カール・グスタフ・ユング(1875年 – 1961年)の「タイプ論」を用いて、音楽家のロベルト・シューマン(1810年 – 1856年)の性格を分析する。
心的態度(外向ー内向)
ドイツのツヴィッカウの生まれ。家は出版業を営んでおり、幼き日から書物に囲まれて育った。そのせいか、それなりに社交的ではあったものの、外的な世界より書物で育んだ内的な世界を大切にした。

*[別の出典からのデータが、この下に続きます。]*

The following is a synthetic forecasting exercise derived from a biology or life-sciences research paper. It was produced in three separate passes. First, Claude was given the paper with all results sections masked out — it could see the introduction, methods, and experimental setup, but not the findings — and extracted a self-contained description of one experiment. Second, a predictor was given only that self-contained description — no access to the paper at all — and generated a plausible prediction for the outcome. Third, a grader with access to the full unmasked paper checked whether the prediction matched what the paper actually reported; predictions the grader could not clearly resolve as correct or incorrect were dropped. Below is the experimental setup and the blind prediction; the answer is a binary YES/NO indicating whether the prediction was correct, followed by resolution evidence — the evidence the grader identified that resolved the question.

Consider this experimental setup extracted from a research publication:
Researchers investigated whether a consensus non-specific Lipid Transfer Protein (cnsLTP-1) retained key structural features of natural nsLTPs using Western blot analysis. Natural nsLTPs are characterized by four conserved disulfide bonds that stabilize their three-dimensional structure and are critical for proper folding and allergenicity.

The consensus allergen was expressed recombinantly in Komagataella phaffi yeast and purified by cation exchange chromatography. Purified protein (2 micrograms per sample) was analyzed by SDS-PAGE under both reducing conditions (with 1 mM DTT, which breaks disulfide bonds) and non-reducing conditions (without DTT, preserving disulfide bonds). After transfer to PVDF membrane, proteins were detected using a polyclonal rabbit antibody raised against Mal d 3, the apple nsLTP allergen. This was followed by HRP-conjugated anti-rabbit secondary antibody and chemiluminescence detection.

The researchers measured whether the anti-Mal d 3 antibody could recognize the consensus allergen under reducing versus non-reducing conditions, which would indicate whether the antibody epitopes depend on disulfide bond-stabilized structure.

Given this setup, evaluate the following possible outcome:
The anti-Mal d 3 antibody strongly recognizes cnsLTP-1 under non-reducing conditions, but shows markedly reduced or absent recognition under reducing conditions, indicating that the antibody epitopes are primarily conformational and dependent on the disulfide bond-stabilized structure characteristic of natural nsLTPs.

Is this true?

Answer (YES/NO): NO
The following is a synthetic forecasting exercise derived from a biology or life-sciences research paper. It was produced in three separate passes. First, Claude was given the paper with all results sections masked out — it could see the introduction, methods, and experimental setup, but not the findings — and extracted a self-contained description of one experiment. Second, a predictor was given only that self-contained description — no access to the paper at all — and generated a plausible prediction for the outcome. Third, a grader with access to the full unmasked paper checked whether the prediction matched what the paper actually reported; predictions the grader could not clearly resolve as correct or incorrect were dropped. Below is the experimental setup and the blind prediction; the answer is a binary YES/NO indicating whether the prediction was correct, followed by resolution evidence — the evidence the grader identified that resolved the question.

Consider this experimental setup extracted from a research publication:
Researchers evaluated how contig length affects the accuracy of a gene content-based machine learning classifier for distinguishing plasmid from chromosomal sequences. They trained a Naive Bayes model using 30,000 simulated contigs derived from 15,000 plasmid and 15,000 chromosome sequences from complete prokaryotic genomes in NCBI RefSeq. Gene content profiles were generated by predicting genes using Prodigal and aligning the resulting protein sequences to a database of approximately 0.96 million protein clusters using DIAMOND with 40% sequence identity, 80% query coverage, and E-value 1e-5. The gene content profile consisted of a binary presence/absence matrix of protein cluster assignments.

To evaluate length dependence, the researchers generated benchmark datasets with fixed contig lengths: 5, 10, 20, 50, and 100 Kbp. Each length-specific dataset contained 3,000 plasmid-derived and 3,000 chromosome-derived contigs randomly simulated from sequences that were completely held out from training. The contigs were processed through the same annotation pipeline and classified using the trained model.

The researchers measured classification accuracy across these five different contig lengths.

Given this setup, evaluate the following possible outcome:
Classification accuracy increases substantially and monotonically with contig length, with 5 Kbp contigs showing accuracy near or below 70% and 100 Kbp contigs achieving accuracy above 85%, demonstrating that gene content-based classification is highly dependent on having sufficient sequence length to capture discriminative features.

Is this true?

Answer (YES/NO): NO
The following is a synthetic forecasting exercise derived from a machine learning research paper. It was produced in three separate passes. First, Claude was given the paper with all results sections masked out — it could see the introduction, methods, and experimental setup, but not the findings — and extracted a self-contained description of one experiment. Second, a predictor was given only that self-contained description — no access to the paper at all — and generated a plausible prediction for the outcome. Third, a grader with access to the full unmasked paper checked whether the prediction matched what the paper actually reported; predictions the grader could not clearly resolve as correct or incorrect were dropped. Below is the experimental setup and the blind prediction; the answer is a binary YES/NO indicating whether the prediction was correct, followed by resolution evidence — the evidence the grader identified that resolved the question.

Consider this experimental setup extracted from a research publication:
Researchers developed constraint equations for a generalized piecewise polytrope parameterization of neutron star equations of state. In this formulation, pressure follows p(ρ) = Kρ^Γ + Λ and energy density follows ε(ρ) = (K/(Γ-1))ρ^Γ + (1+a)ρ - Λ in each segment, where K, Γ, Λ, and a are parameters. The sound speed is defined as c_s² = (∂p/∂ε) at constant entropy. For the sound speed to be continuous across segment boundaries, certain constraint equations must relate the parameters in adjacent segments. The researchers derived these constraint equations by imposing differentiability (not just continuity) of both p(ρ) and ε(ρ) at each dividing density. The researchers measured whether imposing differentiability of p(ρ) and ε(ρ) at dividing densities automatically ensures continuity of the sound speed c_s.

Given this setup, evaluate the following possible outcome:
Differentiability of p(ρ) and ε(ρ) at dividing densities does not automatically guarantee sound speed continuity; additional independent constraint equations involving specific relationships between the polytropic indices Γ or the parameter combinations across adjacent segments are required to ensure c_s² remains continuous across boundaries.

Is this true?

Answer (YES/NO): NO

長じるにしたがって、その内的な世界と外的な世界の乖離は大きくなり、また精神疾患の症状も強くなってきたことから、人付き合いも必要最小限にとどめ、ますます自身の世界に沈潜していくことになる。作品の傾向としても、外的効果を狙ったものは少なく、自らが理想とする音楽を追求した。強い内向型といえるだろう。
心的機能(思考ー感情、感覚ー直観)
バッハとベートーヴェンの音楽をよく研究し、ベートーヴェンの後継者になることを生涯の目標とした。当初は、その偉大な先人たちの音楽をうまく消化して均衡の取れた作品を量産していたメンデルスゾーンの音楽を模範としたが、次第に不満を募らせていくことになる。これはコンプレックスの裏返しと見ることもできる。直観に秀でたシューマンには、メンデルスゾーンのようなバランス感覚に優れた音楽を書くことは容易ではなかった。その文章も直観的かつ感情的といってよく、また私生活においては非常な子煩悩でもあった。主機能は直観型、または感情型と見たい。
結果
以上から、ロベルト・シューマンの性格は内向的直観(感情)型と判断する。シューマンの悲劇は、この自身の特性を自身の指と同じように矯正しようとした点にあるのかもしれない。音楽においては、構造美を極めたベートーヴェンとメンデルスゾーンの作品が頭上にそびえ立ち、私生活においては、大演奏家としてメンデルスゾーン、リスト、そして自身の妻であるクララが目前で華々しく活躍していた。シューマンにとってこれらはすべてコンプレックスとなり、やがてその精神は破綻していくことになる。